### EXERCISE INSTRUCTIONS
Copy every row below word for word, leaving out the pictures.

### SUPPLIED MATERIAL

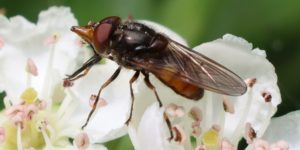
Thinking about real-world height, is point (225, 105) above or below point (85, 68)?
below

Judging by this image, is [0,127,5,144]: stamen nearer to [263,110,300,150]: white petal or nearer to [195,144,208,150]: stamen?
[195,144,208,150]: stamen

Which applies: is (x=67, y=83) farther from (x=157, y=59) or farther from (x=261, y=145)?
(x=261, y=145)

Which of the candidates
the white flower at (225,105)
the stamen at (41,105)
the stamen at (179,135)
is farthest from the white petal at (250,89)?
the stamen at (41,105)

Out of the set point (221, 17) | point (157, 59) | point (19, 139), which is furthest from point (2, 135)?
point (221, 17)

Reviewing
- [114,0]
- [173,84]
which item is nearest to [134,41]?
[173,84]

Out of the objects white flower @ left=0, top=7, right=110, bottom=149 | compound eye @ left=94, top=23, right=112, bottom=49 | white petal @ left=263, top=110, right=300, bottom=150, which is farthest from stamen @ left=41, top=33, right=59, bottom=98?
white petal @ left=263, top=110, right=300, bottom=150

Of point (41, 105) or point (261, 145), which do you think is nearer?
point (261, 145)

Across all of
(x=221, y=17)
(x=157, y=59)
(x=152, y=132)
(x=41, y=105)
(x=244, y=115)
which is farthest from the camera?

### RESPONSE
Thinking about real-world height, is point (225, 105) above or below point (85, 68)?
below

Judging by this image, is [0,127,5,144]: stamen nearer to [263,110,300,150]: white petal or nearer to [195,144,208,150]: stamen?
[195,144,208,150]: stamen

Which applies: is (x=67, y=83) farther from (x=157, y=59) or farther from (x=261, y=145)?
(x=261, y=145)

Which of the candidates
the white flower at (225,105)
the stamen at (41,105)
the stamen at (179,135)
is farthest from the white petal at (250,89)?
the stamen at (41,105)

Out of the set point (221, 17) | point (157, 59) | point (19, 139), which is furthest from point (2, 135)?
point (221, 17)

Reviewing
- [114,0]
- [173,84]
which item is nearest to [134,41]?
[173,84]

Out of the objects white flower @ left=0, top=7, right=110, bottom=149 | compound eye @ left=94, top=23, right=112, bottom=49 | white petal @ left=263, top=110, right=300, bottom=150, which is farthest from stamen @ left=41, top=33, right=59, bottom=98?
white petal @ left=263, top=110, right=300, bottom=150

Of point (41, 105) or point (261, 145), which do you think is nearer?
point (261, 145)

Across all of
(x=221, y=17)
(x=157, y=59)
(x=152, y=132)
(x=41, y=105)
(x=244, y=115)
which is farthest from the camera?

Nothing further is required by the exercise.